By Mawusi Afele Oct 26, 2006, 8:55 GMT
Accra - With their country's energy crisis likely to grind on for months, many Ghanaians are pinning their hopes on the West African Gas Pipeline (WAGP) project, which would bring cheap natural gas from Nigeria to Benin, Togo and Ghana.
When the 500-million-dollar project is completed - tentatively in March - it would relieve some of the power blackouts and expensive use of generators currently plaguing Ghana.
Although the level of water in the Volta Dam, where some 60 per cent of Ghana's electricity is produced, has inched above the minimum level of 240 feet to about 245 feet, the situation is not expected to improve enough to give the country a regular and uninterrupted power supply.
Natural gas generation is direly needed, especially because the catchment areas in Burkina Faso of the dam's three main tributaries - the White Volta, Black Volta and Red Volta - are fast entering the annual dry season, and significant rains are not expected before June.
'We are monitoring the situation very closely,' said Abla Fiadjoe, acting director of corporate affairs for the state-owned power producer, the Volta River Authority (VRA).
The dam, built on the Volta River in 1965 as the main source of power for Ghana, generates about 912 megawatts of power at Akosombo and about 160 megawatts at Kpong, a smaller dam built 25 kilometres downstream.
The West African Gas Pipeline was conceived in the early 1980s by the Economic Community of West African States (ECOWAS) as one of its key regional economic policies, and the plan was subsequently adopted after feasibility studies supported its viability.
Ghana would especially gain by its Takoradi thermal power plant using natural gas to generate power to supplement what is produced from the Volta dam.
The gas supply agreement for the Takoradi thermal power plant, signed in 2002, is expected to significantly reduce boiler-fuel costs at Takoradi by substituting gas for oil. In 2003, the four countries signed an agreement to implement the project.
Partners in the pipeline project are US oil giant ChevronTexaco with 37.7 per cent, Nigerian National Petroleum Company with 25 per cent, Shell with 18 per cent, Volta River Authority with 16.3 per cent and SoBeGaz of Benin and and SoToGaz of Togo with 2 per cent each.

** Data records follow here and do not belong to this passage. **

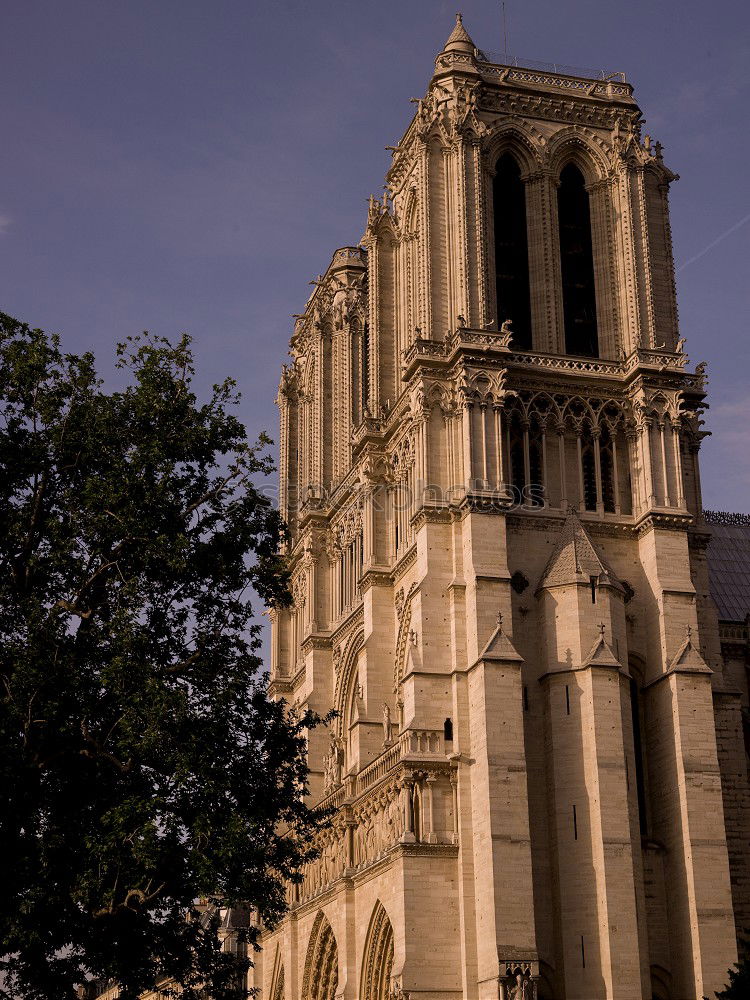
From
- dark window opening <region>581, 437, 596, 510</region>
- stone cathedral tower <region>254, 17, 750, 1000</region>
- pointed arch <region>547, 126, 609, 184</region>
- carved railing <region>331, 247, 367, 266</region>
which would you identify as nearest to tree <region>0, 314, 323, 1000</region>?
stone cathedral tower <region>254, 17, 750, 1000</region>

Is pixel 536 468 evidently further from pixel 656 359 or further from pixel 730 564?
pixel 730 564

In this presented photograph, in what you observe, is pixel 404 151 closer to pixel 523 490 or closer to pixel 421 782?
pixel 523 490

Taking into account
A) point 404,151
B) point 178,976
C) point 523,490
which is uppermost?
point 404,151

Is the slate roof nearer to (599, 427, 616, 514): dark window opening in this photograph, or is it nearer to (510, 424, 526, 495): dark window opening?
(599, 427, 616, 514): dark window opening

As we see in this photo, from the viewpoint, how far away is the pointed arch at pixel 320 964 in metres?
50.7

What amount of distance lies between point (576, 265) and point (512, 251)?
228 centimetres

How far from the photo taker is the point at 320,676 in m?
57.3

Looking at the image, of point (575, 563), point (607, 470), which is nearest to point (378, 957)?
point (575, 563)

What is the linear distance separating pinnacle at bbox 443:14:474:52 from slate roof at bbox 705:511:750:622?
23007 millimetres

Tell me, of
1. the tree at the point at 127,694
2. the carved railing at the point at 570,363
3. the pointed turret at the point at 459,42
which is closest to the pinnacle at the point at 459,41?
the pointed turret at the point at 459,42

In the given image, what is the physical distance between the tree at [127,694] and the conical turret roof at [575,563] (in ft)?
46.2

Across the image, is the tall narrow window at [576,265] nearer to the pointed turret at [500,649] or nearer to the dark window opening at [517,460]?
the dark window opening at [517,460]

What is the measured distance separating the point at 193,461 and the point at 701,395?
22690 millimetres

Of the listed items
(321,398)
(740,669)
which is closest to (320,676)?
(321,398)
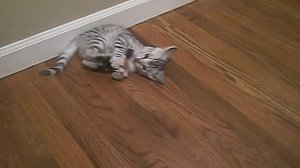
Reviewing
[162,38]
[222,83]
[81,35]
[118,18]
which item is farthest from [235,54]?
[81,35]

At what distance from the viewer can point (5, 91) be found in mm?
1607

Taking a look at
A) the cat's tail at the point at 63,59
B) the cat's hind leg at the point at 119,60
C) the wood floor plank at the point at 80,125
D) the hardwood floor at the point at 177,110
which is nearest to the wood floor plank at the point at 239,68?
the hardwood floor at the point at 177,110

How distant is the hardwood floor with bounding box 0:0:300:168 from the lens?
1.36 meters

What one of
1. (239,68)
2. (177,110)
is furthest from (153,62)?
(239,68)

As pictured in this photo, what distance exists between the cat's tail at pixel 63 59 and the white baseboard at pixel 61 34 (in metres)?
0.03

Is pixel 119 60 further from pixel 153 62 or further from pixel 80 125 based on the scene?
pixel 80 125

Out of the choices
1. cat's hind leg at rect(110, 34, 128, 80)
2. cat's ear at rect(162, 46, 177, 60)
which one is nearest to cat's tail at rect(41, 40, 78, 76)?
cat's hind leg at rect(110, 34, 128, 80)

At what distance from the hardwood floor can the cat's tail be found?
3cm

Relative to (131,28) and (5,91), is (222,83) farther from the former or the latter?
(5,91)

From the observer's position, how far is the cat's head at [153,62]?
1.65 metres

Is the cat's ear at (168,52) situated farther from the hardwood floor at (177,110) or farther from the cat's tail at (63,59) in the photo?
the cat's tail at (63,59)

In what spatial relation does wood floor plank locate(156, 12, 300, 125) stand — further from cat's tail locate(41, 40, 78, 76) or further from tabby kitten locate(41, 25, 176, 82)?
cat's tail locate(41, 40, 78, 76)

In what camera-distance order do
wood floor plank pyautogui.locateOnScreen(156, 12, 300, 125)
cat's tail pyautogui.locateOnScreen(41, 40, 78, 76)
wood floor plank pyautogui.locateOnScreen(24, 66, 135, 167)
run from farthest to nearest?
cat's tail pyautogui.locateOnScreen(41, 40, 78, 76)
wood floor plank pyautogui.locateOnScreen(156, 12, 300, 125)
wood floor plank pyautogui.locateOnScreen(24, 66, 135, 167)

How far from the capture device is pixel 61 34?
1749 mm
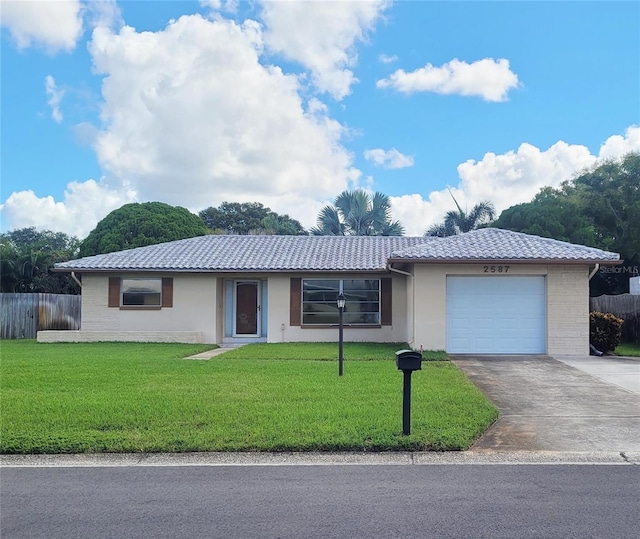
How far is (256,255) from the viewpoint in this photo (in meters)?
19.8

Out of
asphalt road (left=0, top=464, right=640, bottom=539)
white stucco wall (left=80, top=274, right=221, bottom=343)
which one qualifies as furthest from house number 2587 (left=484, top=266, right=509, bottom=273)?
asphalt road (left=0, top=464, right=640, bottom=539)

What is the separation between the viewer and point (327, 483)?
5.38 metres

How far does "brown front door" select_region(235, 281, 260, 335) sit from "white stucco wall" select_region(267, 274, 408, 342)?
3.68ft

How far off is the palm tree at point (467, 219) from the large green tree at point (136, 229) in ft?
49.9

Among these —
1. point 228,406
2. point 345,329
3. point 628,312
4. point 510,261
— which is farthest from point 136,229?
point 228,406

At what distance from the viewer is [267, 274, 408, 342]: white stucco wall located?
1858 centimetres

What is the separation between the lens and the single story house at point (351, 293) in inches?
596

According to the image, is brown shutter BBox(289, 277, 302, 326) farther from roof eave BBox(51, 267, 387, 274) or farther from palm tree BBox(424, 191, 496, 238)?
palm tree BBox(424, 191, 496, 238)

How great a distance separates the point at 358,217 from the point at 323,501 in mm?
27928

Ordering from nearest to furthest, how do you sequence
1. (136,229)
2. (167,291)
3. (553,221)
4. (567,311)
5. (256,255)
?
(567,311) < (167,291) < (256,255) < (553,221) < (136,229)

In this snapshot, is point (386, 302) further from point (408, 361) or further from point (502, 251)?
point (408, 361)

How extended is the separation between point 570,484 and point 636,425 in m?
2.87

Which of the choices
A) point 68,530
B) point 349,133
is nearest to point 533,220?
point 349,133

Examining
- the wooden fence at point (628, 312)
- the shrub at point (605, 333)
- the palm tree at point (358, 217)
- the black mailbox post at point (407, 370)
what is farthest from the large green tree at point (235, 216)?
the black mailbox post at point (407, 370)
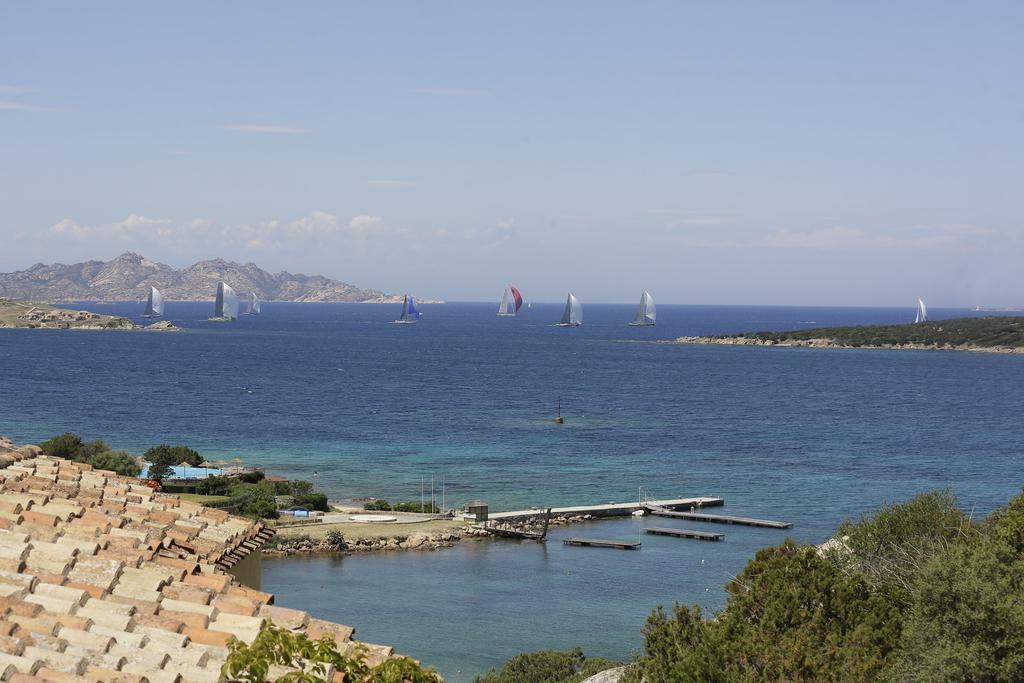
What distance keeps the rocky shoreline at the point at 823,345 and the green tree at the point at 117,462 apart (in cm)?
14130

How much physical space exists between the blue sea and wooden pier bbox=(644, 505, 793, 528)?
47.8 inches

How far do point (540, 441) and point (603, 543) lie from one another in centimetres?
2694

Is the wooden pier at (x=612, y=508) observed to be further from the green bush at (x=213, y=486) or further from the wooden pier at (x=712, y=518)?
the green bush at (x=213, y=486)

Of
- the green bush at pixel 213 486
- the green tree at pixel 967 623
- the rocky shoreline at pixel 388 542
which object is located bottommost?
the rocky shoreline at pixel 388 542

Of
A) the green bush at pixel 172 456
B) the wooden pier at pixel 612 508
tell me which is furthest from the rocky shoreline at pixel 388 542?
the green bush at pixel 172 456

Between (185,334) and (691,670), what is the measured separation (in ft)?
619

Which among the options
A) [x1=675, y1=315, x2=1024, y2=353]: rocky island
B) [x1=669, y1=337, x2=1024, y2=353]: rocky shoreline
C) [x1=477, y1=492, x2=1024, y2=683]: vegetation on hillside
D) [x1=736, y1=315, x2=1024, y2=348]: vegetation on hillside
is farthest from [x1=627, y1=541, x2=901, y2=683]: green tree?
[x1=736, y1=315, x2=1024, y2=348]: vegetation on hillside

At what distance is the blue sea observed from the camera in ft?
121

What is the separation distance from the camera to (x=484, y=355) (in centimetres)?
15288

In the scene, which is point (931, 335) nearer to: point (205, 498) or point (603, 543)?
point (603, 543)

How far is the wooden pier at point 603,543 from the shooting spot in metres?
45.5

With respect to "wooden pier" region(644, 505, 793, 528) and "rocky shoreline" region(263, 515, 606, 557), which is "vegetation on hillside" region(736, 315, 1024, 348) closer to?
"wooden pier" region(644, 505, 793, 528)

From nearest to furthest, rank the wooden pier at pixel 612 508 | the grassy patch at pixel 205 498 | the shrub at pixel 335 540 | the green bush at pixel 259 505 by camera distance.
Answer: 1. the shrub at pixel 335 540
2. the grassy patch at pixel 205 498
3. the green bush at pixel 259 505
4. the wooden pier at pixel 612 508

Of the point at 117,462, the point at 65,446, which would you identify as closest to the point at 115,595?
the point at 117,462
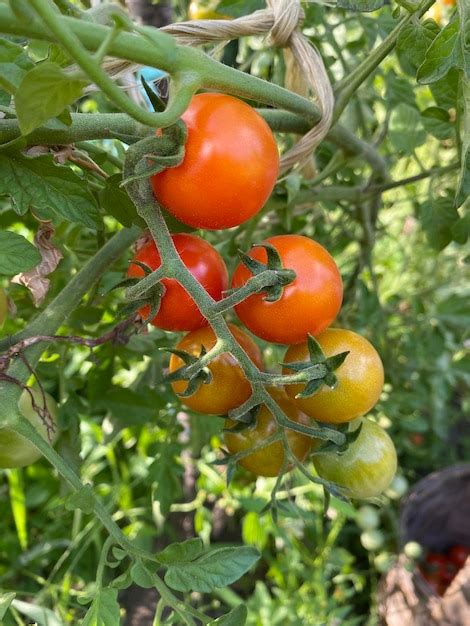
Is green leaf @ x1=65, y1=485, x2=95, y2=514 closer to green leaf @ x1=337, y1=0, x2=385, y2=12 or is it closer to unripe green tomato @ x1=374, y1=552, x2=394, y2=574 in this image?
green leaf @ x1=337, y1=0, x2=385, y2=12

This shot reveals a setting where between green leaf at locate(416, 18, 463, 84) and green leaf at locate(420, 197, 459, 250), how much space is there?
1.18 feet

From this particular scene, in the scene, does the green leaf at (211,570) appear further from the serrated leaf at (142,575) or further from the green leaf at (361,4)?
the green leaf at (361,4)

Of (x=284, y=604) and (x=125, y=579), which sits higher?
(x=125, y=579)

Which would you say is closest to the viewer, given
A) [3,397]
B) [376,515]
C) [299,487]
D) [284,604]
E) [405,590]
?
[3,397]

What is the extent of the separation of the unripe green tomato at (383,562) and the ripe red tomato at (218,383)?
1322 mm

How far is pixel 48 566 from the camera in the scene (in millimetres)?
1562

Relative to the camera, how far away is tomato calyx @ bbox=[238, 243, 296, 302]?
0.48 metres

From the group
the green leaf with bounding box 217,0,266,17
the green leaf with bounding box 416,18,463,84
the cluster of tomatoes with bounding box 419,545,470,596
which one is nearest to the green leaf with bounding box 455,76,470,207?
the green leaf with bounding box 416,18,463,84

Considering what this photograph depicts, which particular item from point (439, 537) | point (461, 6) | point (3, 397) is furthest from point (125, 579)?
point (439, 537)

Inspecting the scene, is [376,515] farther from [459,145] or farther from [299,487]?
[459,145]

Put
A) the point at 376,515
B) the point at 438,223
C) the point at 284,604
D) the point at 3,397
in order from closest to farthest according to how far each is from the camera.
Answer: the point at 3,397 < the point at 438,223 < the point at 284,604 < the point at 376,515

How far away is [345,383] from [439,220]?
16.3 inches

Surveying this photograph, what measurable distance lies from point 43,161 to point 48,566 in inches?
51.9

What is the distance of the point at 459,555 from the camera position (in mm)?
1905
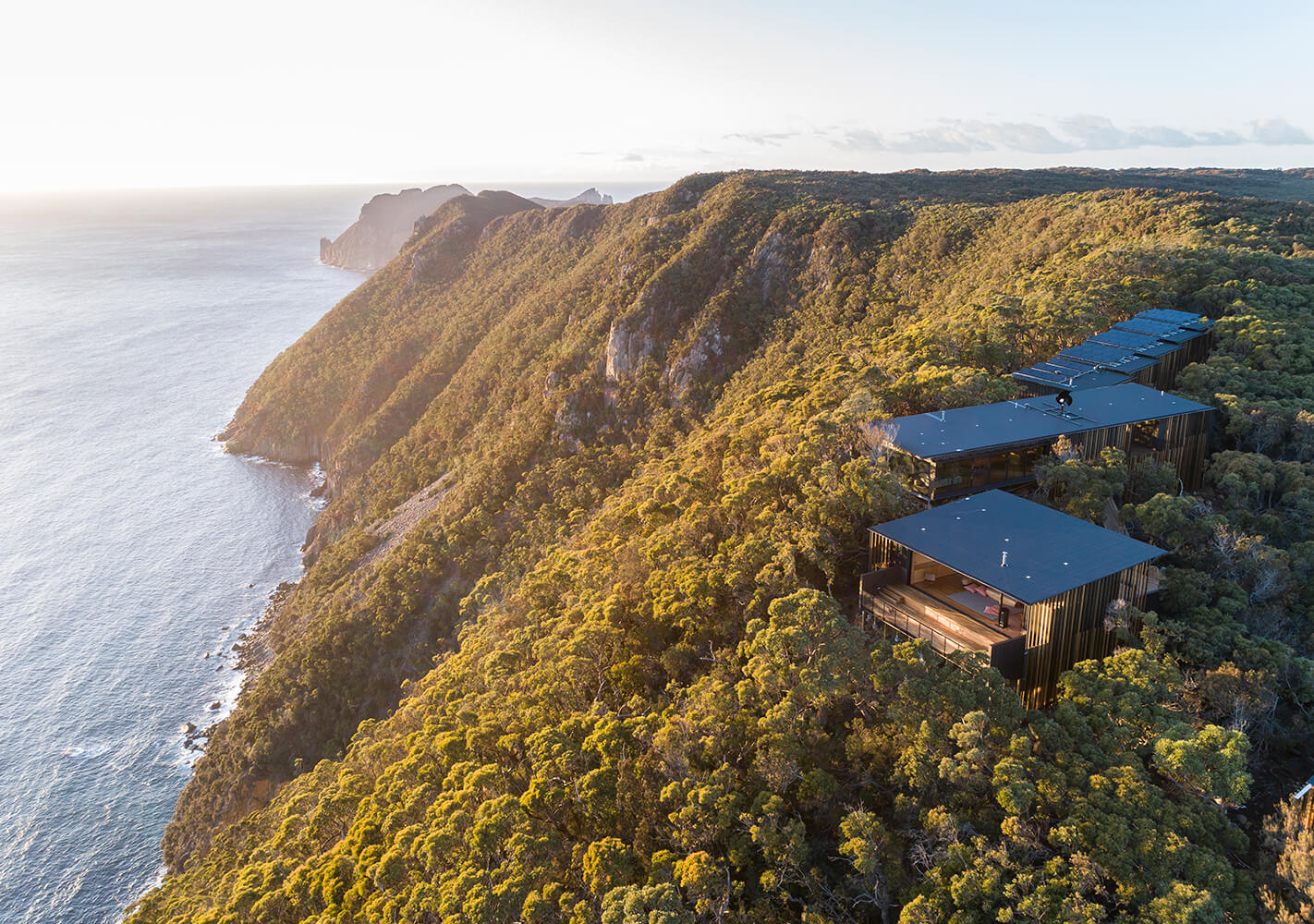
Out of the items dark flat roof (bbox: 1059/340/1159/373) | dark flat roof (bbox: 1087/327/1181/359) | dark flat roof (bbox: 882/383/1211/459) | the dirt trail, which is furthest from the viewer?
the dirt trail

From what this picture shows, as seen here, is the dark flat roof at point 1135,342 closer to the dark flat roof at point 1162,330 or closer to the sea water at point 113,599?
the dark flat roof at point 1162,330

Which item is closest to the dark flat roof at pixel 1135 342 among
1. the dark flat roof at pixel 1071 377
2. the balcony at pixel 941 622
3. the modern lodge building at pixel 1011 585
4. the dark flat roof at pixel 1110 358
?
the dark flat roof at pixel 1110 358

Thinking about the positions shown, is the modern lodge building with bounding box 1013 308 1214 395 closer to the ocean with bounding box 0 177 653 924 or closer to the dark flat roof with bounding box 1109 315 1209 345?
the dark flat roof with bounding box 1109 315 1209 345

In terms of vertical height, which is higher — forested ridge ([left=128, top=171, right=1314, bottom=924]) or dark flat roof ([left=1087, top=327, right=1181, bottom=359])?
dark flat roof ([left=1087, top=327, right=1181, bottom=359])

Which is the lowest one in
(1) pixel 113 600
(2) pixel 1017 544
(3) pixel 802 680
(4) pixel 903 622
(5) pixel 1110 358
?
(1) pixel 113 600

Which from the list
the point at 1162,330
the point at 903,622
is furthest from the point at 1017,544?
the point at 1162,330

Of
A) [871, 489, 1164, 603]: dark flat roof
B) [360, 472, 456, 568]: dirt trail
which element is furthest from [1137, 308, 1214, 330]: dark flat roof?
[360, 472, 456, 568]: dirt trail

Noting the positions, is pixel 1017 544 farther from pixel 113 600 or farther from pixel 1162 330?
pixel 113 600
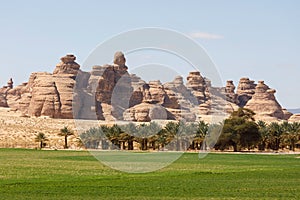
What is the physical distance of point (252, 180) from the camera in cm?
4519

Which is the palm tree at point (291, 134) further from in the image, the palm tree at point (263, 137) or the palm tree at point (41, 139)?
the palm tree at point (41, 139)

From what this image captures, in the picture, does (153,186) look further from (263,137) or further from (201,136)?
(263,137)

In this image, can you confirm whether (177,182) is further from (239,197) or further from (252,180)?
(239,197)

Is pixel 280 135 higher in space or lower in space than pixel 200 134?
lower

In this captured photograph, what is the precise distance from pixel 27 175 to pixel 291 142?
8635 cm

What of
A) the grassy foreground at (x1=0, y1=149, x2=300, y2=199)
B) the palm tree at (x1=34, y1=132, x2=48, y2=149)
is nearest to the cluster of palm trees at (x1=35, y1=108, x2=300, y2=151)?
the palm tree at (x1=34, y1=132, x2=48, y2=149)

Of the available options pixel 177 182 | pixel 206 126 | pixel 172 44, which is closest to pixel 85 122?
pixel 206 126

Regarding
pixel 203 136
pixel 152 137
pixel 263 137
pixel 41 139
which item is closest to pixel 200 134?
pixel 203 136

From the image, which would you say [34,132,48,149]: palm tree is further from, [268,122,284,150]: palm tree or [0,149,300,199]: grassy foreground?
[0,149,300,199]: grassy foreground

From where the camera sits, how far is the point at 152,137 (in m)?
123

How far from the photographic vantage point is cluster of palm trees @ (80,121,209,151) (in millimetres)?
123250

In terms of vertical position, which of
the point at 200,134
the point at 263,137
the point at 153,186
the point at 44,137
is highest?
the point at 200,134

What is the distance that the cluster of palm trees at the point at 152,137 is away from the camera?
123 meters

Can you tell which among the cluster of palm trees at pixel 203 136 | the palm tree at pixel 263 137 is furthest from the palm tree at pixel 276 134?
the palm tree at pixel 263 137
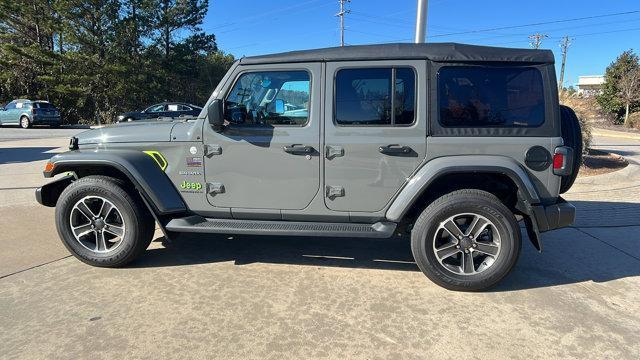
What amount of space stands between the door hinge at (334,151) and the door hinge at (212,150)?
0.97 meters

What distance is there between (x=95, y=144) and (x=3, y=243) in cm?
172

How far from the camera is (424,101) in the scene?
361cm

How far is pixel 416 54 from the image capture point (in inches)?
143

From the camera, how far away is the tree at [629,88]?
27.5 metres

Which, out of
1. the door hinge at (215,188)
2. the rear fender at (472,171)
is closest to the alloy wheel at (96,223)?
the door hinge at (215,188)

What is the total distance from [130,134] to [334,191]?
196 centimetres

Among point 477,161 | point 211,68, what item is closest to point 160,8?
point 211,68

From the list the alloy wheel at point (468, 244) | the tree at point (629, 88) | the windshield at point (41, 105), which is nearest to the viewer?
the alloy wheel at point (468, 244)

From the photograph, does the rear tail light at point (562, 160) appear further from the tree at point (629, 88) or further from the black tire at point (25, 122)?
the tree at point (629, 88)

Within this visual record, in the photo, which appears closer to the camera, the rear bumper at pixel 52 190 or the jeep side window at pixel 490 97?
the jeep side window at pixel 490 97

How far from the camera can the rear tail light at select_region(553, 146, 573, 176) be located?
346 centimetres

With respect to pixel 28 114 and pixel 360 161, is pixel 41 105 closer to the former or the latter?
pixel 28 114

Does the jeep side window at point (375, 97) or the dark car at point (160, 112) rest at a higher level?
the dark car at point (160, 112)

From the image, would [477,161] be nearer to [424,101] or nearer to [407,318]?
[424,101]
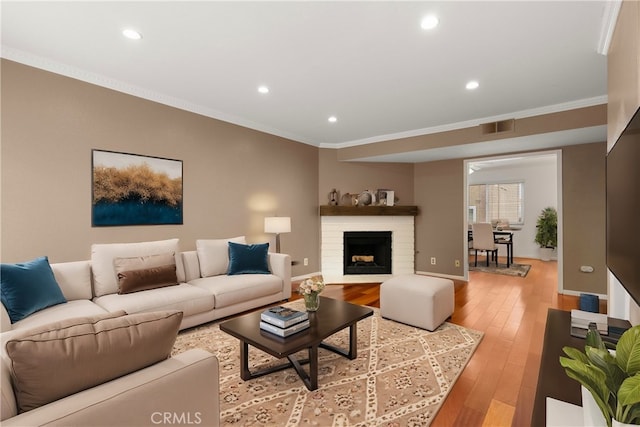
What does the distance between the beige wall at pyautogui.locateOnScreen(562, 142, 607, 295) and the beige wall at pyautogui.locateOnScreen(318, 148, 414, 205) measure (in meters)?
2.34

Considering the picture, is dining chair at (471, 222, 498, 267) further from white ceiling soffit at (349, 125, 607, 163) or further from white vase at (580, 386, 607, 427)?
white vase at (580, 386, 607, 427)

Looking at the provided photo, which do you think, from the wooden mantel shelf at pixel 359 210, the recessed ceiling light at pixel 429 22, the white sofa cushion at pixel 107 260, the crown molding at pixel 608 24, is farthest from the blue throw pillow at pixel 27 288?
the crown molding at pixel 608 24

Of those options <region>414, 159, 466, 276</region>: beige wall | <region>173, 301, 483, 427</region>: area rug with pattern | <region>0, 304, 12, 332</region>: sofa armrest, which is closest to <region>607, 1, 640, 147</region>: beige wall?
<region>173, 301, 483, 427</region>: area rug with pattern

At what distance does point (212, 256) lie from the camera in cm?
355

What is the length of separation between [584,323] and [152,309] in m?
3.12

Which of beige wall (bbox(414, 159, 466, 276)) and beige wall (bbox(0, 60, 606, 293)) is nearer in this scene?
beige wall (bbox(0, 60, 606, 293))

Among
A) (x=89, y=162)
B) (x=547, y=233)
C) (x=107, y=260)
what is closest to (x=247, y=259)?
(x=107, y=260)

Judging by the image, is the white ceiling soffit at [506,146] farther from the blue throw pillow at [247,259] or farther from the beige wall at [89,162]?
the blue throw pillow at [247,259]

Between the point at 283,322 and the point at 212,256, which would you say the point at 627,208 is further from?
the point at 212,256

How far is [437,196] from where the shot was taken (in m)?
5.43

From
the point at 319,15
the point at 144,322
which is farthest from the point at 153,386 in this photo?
the point at 319,15

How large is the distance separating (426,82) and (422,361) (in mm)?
2586

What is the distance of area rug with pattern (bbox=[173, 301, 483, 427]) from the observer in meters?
1.74

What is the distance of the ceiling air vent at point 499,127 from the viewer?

The project would initially transport 120 million cubic feet per day to Ghana, Togo and Benin, and eventually deliver 400 million cubic feet per day.
Ghanaian authorities believe that the country could save between 15,000 and 20,000 barrels per day of crude oil when the project comes on stream. Another power plant to be built at Tema, some 25 kilometres from Accra, would receive 40 million cubic feet per day.
Civil society groups claim that the project risks prolonging the Niger conflict. They say that the people had not been consulted properly, compensation paid to them is low, and the project violates the sovereignty of the four states.
The cost of the 1,033-kilometre pipeline has risen by 10 per cent because of the rising cost of energy equipment, according to Jack Derickson, managing director of West African Gas Pipeline Company.
The remaining major work is construction of the compressors at the Lagos, Nigeria end of the project and issues on research and monitoring, Derickson said.
Also pending are the civil works at Alagbado and Lagos Beach compressor station, completion of mainline welding and burial and commencement of tie-ins.
'We also intend to receive major equipment including compressor modules at site and piping at Alagbado, and (Lagos Beach compressor station) are working at getting manufacturers of items for installing the compressors at the Nigerian end of the project, as well as complete trenching works in Takoradi and Tema, both in Ghana,' said Derickson.
Research and monitoring stations are to be built in Tema and Takoradi, and hydro-testing on the pipeline remains.